(Exercise description)
Rewrite the material below, replacing "camera" with "lens" and leaving everything else unchanged.

(Given records)
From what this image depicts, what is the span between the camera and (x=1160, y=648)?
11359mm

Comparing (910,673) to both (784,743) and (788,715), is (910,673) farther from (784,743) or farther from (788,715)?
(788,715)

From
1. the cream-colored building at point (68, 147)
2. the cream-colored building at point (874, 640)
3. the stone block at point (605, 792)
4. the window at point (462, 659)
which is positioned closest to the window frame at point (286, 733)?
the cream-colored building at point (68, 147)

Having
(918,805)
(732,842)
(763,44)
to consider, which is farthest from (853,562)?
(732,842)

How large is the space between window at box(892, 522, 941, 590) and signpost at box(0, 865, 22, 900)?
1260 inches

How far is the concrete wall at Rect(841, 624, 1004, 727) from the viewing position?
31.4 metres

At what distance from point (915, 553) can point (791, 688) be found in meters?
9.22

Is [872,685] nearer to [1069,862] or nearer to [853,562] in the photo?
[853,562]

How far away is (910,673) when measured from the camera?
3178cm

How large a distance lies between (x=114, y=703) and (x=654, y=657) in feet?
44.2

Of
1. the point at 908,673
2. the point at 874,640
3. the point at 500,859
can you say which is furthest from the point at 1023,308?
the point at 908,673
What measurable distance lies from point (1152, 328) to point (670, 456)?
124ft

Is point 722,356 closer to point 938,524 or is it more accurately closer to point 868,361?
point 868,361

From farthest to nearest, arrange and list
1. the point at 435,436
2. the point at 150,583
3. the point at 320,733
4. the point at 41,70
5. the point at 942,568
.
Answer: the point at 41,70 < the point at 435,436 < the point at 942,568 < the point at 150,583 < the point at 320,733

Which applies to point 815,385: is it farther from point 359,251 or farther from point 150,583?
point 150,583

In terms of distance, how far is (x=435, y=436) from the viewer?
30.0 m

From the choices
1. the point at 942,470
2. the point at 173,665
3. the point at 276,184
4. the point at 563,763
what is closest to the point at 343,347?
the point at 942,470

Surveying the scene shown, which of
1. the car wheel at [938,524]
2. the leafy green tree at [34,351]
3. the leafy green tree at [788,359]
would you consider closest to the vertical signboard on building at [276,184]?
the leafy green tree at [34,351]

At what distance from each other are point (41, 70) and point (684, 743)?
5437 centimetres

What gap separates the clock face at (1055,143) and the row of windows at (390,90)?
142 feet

(Complete response)
From what this image depicts, what is the span between the lens and (x=1160, y=648)?
11359mm

Comparing (910,673) to both (784,743) and (788,715), is (910,673) farther from (784,743) or farther from (788,715)?
(788,715)

From
1. the cream-colored building at point (68, 147)
2. the cream-colored building at point (874, 640)
3. the stone block at point (605, 792)
4. the window at point (462, 659)
which is positioned closest to the window frame at point (286, 733)?
the cream-colored building at point (68, 147)

Having
(918,805)
(732,842)
(763,44)
to consider, which is farthest from (853,562)?
(732,842)

How large is the space between window at box(892, 522, 941, 590) and signpost at box(0, 865, 22, 900)?
1260 inches

How far is the concrete wall at Rect(841, 624, 1004, 727) from the viewing position?
31.4 metres

At what distance from point (915, 553) can point (791, 688) be found in meters?
9.22

Is [872,685] nearer to [1069,862] or nearer to [853,562] in the photo?
[853,562]

How far away is (910,673) when measured from the lens?
3178cm

How large a distance lies between (x=114, y=703) and (x=654, y=657) in feet?
44.2

Of
1. the point at 908,673
2. the point at 874,640
3. the point at 500,859
can you say which is furthest from the point at 1023,308?
the point at 908,673
What measurable distance lies from point (1152, 328) to point (670, 456)?
124ft

Is point 722,356 closer to point 938,524 or is it more accurately closer to point 868,361?
point 868,361

From farthest to nearest, arrange and list
1. the point at 435,436
2. the point at 150,583
3. the point at 320,733
4. the point at 41,70
5. the point at 942,568
.
Answer: the point at 41,70 < the point at 435,436 < the point at 942,568 < the point at 150,583 < the point at 320,733

Which applies to point 815,385: is it farther from point 359,251 or farther from point 150,583?
point 150,583

In terms of distance, how far is (x=435, y=436) from the viewer?
30.0 m

From the choices
1. the point at 942,470
2. the point at 173,665
3. the point at 276,184
4. the point at 563,763
what is closest to the point at 343,347?
the point at 942,470

Surveying the scene shown, which of
1. the car wheel at [938,524]
2. the leafy green tree at [34,351]
3. the leafy green tree at [788,359]
would you consider closest to the vertical signboard on building at [276,184]?
the leafy green tree at [34,351]

At what distance from each other are point (41, 70) and point (684, 743)?
5437 centimetres

What gap separates the clock face at (1055,143) and the row of windows at (390,90)?
142 feet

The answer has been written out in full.